» **INPUT FOR THIS TASK**
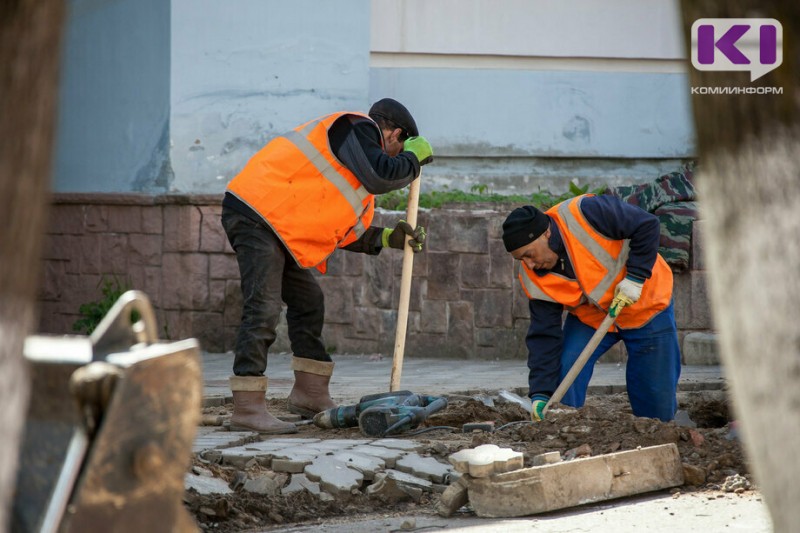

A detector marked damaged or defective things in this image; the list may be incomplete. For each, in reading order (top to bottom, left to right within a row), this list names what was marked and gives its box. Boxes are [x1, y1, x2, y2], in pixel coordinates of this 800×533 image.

broken paving slab [304, 456, 364, 496]
broken paving slab [396, 454, 454, 482]
broken paving slab [466, 442, 684, 516]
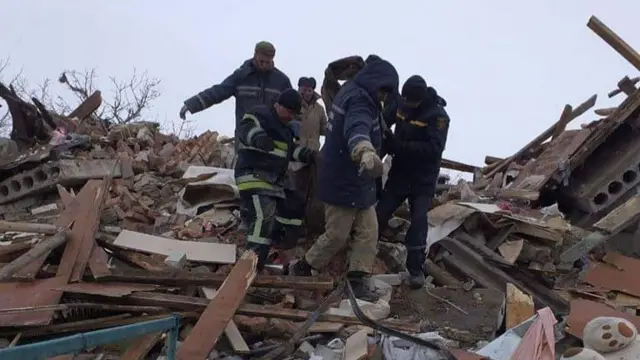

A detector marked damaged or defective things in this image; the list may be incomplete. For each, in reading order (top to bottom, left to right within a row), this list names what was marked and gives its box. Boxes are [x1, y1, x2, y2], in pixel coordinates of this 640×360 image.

splintered wooden beam [588, 15, 640, 71]
splintered wooden beam [176, 250, 258, 360]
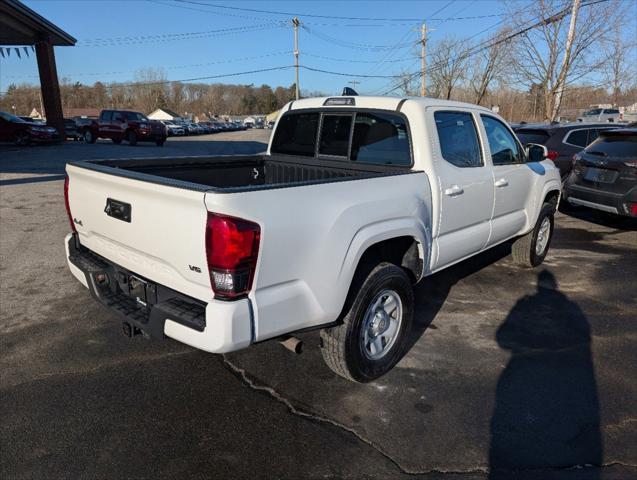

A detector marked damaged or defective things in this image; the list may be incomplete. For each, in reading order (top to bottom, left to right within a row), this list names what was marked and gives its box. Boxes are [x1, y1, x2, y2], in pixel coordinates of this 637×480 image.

cracked asphalt [1, 132, 636, 480]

» **BRIEF**
Format the part of the records that opens with the line containing "this 640×360 image." and runs through the end of the records as a JSON list of strings, with one string for each line. Leave out blank lines and the pictures.

» **TASK RESULT**
[
  "A detector marked damaged or defective things in this image; the list may be incomplete. For each, in reading order (top to bottom, left to right within a row), this list names what was marked and gives its box. Boxes are [x1, y1, x2, y2], in pixel coordinates of this 640×360 image.",
  "splintered wooden beam [588, 15, 640, 71]",
  "splintered wooden beam [176, 250, 258, 360]",
  "A detector marked damaged or defective things in this image; the list may be incomplete. For each, in reading order (top to bottom, left to right within a row), this list names what was marked and gives its box. Boxes are [x1, y1, x2, y2], in pixel coordinates of this 637×480 image.",
  "cracked asphalt [1, 132, 636, 480]"
]